The Bush campaign had hired an out-of-state company to make about 200,000 “advocacy” calls to voters. After McCain’s criticism, the campaign released the script of those calls. The script said Bush was “working hard and stressing his message of reform with results.” It went on to say, “Unfortunately, the race has turned ugly,” and urged listeners, “Don’t be misled by McCain’s negative tactics.” It ended with more positive words about Bush. There was no mention of cheats or liars or frauds.
Nearly a week after McCain’s initial accusations, the Los Angeles Times looked into the matter. The paper found voters who had received the “advocacy” calls, but none who had received a call like the one described by Duren. “The McCain campaign has provided the names of only six voters complaining about calls from the Bush side,” the paper said. Of the voters the Times’s reporters could reach, “three described questions that, while negative, appear to have been part of a legitimate poll. Another said she heard no negative information at all.” The paper found no one who supported Duren’s accusation.
The lack of evidence, while not proof that the call story was untrue, is nevertheless telling. Republican strategists point out that in controversies over mass callings, there has almost always been a tape of the calls, usually made by the answering machines of voters who received them. When Pat Robertson made a negative call on Bush’s behalf in Michigan, for example, the story ended up on the front page of the New York Times, because someone had a tape of it. Likewise, when the McCain campaign made its infamous anti-Bush “Catholic voter alert” calls in Michigan, there was taped evidence. But there was no such evidence of the “cheat/liar/fraud” calls.

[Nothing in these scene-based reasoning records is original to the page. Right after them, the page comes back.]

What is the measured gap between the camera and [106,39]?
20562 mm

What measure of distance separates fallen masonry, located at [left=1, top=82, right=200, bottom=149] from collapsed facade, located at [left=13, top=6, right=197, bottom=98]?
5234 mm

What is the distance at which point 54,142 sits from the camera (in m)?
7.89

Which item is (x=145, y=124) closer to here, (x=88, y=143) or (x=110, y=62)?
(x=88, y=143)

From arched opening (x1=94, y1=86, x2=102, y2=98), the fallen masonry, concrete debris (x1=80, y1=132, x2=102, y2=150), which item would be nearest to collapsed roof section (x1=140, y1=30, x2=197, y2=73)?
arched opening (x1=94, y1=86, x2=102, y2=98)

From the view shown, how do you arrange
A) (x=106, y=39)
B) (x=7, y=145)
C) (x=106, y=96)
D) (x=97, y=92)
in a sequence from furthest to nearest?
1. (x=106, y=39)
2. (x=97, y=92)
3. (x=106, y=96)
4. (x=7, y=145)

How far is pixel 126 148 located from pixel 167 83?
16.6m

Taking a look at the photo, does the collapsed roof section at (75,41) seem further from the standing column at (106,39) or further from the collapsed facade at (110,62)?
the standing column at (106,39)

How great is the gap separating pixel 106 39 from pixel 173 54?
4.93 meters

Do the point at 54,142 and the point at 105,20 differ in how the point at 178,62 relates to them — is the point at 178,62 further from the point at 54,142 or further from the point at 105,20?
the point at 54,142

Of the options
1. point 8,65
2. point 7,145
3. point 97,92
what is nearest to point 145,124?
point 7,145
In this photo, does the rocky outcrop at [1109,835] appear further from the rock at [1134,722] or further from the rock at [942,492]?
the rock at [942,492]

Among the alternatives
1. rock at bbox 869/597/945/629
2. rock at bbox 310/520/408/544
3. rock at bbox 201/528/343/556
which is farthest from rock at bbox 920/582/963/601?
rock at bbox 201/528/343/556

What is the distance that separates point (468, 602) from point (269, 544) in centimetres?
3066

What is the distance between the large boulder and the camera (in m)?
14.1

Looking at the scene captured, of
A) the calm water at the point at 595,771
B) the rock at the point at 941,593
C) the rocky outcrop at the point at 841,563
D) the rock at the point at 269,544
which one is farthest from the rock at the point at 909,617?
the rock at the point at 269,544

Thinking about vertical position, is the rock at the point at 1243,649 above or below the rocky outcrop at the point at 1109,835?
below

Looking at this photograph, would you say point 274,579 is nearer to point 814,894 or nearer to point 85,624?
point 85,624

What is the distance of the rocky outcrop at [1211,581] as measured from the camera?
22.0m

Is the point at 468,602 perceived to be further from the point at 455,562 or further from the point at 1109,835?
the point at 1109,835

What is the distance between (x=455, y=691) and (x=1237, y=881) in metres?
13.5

“If those calls took place, then where is the tape?” asks one GOP strategist. “You can’t make more than five phone calls and not have it end up on somebody’s answering machine. They’ve never been able to produce the individual who made the calls, they’ve never been able to produce the phone vendor who made the calls, and they’ve never been able to produce a script or a tape recording.”
The same was true of rumors of other “push poll” calls that allegedly claimed that McCain had fathered an illegitimate mixed-race child. Although later commentary has simply accepted the existence of such calls as fact—in January of this year, National Public Radio’s Linda Wertheimer reported that “mysterious callers posing as pollsters asked voters how they felt about John McCain’s black child”—there is no hard evidence that the calls occurred.
That is not to say there was no low-road campaigning. A Bob Jones University professor named Richard Hand, who had no connection to the Bush forces, sent out an e-mail containing a variety of charges against McCain, including the one that he had fathered illegitimate children. But in that case, there was evidence of the smear: the e-mail. Hand’s name quickly became public, and his message was discredited.